Moção de apoio à jornada de 27 de março

A Assembleia Geral do Conselho Nacional da Juventude, que se realizou no passado dia 16 de março, aprovou uma moção, proposta pela InterJovem /CGTP, de apoio à jornada do Dia Nacional da Juventude, que decorrerá a 27 deste mês, sob o lema "Queremos Trabalho! Exigimos Direitos! Na rua para os pôr na rua!".

Diz a moção:

Os jovens do nosso país confrontam-se, hoje, com um desemprego que nos faz viver pior e empobrecedor a olhos vistos, que ultrapassa já os 40% entre os jovens até 35 anos, com o trabalho precário e sem condições, onde a nossa experiência e capacidade não é valorizada.

Confrontamo-nos com o maior retrocesso social desde a Revolução de Abril.

A aplicação de muitas medidas anunciadas pelo Memorando de Entendimento aumentou a exploração dos mais jovens que, dentro dos locais de trabalho, se confrontam com o ataque a direitos fundamentais. Mais de 65 mil jovens foram forçados a emigrar, mais de metade dos jovens do nosso país vivem em casa dos pais porque não recebem o suficiente para pagar as despesas mais básicas. Mais de 60% não recebem qualquer prestação social, sem trabalho, nem qualquer tipo de rendimento, numa situação de dependência, muitas vezes com os familiares no desemprego e na mesma situação.
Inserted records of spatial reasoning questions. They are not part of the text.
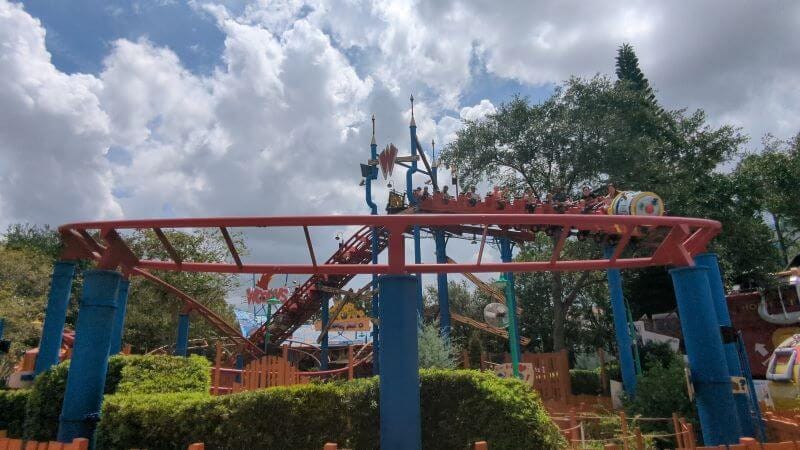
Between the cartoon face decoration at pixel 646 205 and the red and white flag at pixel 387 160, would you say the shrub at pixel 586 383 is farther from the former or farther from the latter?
the red and white flag at pixel 387 160

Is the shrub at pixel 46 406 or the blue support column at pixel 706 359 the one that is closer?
the blue support column at pixel 706 359

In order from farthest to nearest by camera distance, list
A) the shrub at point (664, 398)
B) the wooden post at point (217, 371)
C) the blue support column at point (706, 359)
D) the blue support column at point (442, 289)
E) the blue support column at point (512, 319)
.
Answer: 1. the blue support column at point (442, 289)
2. the blue support column at point (512, 319)
3. the wooden post at point (217, 371)
4. the shrub at point (664, 398)
5. the blue support column at point (706, 359)

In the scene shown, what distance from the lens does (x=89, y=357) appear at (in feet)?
20.9

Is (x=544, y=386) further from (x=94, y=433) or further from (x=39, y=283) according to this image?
(x=39, y=283)

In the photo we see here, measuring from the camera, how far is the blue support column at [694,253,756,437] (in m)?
6.84

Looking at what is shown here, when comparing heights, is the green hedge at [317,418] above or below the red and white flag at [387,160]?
below

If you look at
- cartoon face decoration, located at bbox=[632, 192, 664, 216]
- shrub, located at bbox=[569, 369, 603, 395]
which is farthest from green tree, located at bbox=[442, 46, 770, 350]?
cartoon face decoration, located at bbox=[632, 192, 664, 216]

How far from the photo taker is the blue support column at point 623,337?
1255 centimetres

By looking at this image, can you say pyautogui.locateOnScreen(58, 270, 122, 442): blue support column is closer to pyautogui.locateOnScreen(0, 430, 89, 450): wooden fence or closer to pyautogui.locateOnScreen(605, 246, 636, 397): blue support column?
pyautogui.locateOnScreen(0, 430, 89, 450): wooden fence

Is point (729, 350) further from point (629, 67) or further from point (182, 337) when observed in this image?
point (629, 67)

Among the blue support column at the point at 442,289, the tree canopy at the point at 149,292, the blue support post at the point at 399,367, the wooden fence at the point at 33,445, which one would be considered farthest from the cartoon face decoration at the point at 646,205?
the tree canopy at the point at 149,292

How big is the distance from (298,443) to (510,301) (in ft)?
33.7

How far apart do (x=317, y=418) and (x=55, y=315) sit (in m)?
5.88

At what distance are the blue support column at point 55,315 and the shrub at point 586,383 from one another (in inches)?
591
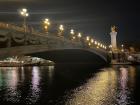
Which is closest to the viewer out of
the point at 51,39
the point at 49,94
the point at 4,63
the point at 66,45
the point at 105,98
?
the point at 105,98

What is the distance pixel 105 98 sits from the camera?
4578cm

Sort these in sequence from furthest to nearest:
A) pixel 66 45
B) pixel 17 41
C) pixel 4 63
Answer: pixel 4 63
pixel 66 45
pixel 17 41

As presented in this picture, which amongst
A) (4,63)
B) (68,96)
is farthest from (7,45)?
(4,63)

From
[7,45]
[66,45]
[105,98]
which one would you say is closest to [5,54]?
[7,45]

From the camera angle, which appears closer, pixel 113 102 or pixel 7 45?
pixel 113 102

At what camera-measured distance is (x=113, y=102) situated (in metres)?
42.5

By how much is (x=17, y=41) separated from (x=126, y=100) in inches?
799

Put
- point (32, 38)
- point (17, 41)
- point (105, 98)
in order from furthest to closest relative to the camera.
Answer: point (32, 38), point (17, 41), point (105, 98)

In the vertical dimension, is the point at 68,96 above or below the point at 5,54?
below

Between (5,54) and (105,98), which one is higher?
(5,54)

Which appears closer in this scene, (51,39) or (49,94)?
(49,94)

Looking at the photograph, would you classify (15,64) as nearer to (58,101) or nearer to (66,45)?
(66,45)

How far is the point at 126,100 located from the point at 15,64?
125 meters

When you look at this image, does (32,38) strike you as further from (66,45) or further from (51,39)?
(66,45)
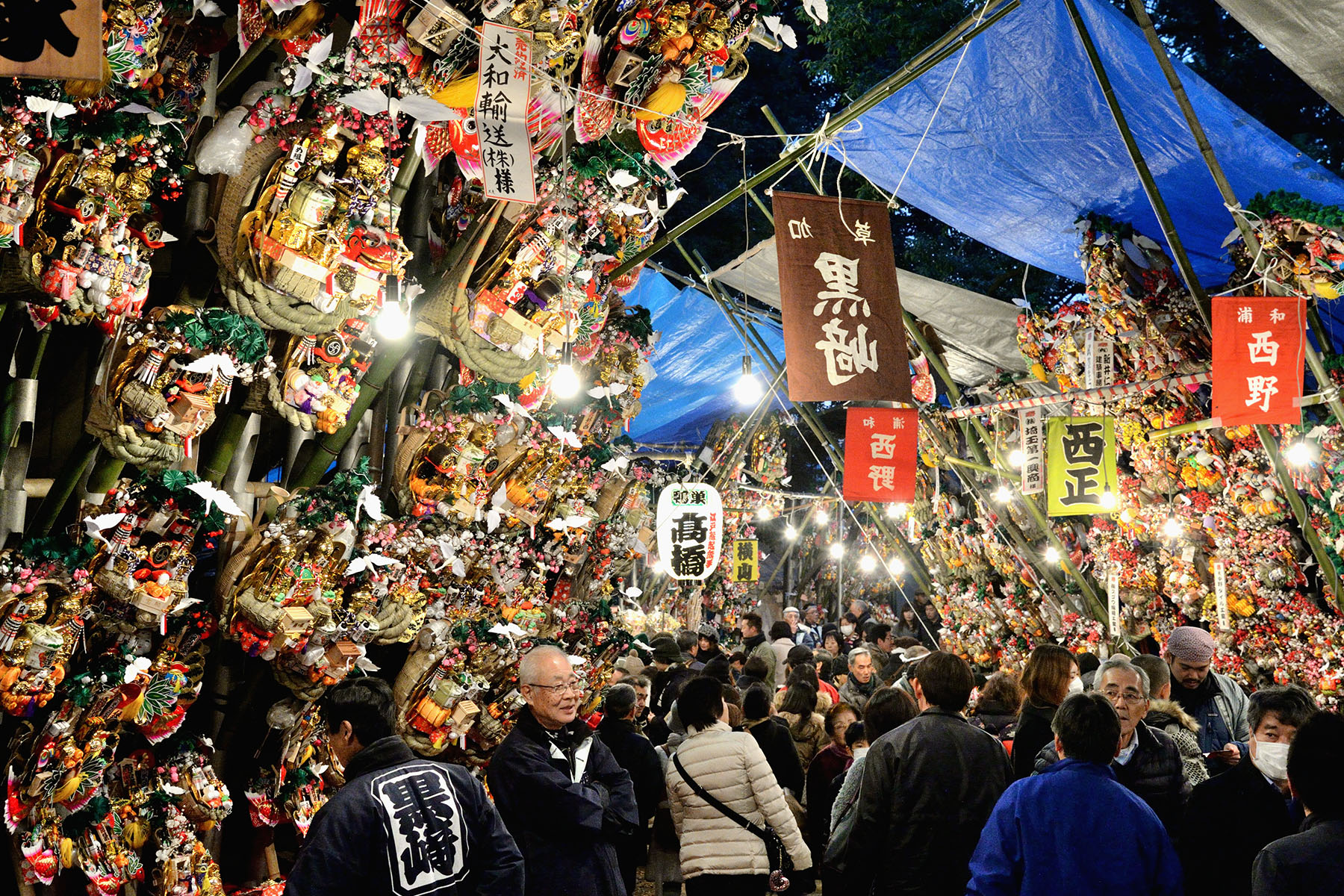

Num país onde milhares de jovens têm demonstrado, tanto em combativas acções de rua, como nos locais onde trabalham, que temos de mudar de rumo, exigindo o fim de medidas que nos empobrecem e travam o crescimento do país, não podemos deixar, como organizações comprometidas com os direitos dos jovens portugueses, de apoiar a Manifestação do dia 27 de Março, sob o lema: "Queremos Trabalho! Exigimos Direitos! Na rua para os pôr na rua!".

O Dia Nacional da Juventude tem uma história que vem dos tempos em que, no nosso país, sob uma terrível ditadura fascista, os jovens resistiam, realizando diversas acções que eram, em muitos casos reprimidas. Foi o que aconteceu quando, no dia 28 de Março de 1947, num acampamento organizado pelo Movimento de Unidade Democrática Juvenil (MUD Juvenil) em Bela Mandil (Algarve), as forças repressivas da ditadura fascista investiram com violência e prisões contra a exigência de liberdade e democracia para Portugal pelas centenas de jovens presentes.

 Esta acção, realizada no dia anterior ao 28 de Março, pretende ser, para além de uma Comemoração que demonstre a capacidade dos jovens construirem uma sociedade onde os seus direitos sejam respeitados, uma denúncia da situação em que vivem milhares de jovens no nosso país. 

As organizações juvenis presentes nesta Assembleia apoiam esta acção, apelando aos jovens trabalhadores portugueses que continuem a luta pela defesa de direitos fundamentais, como é o direito ao trabalho estável e com direitos, garantia da autonomia e do desenvolvimento das nossas aspirações e projectos.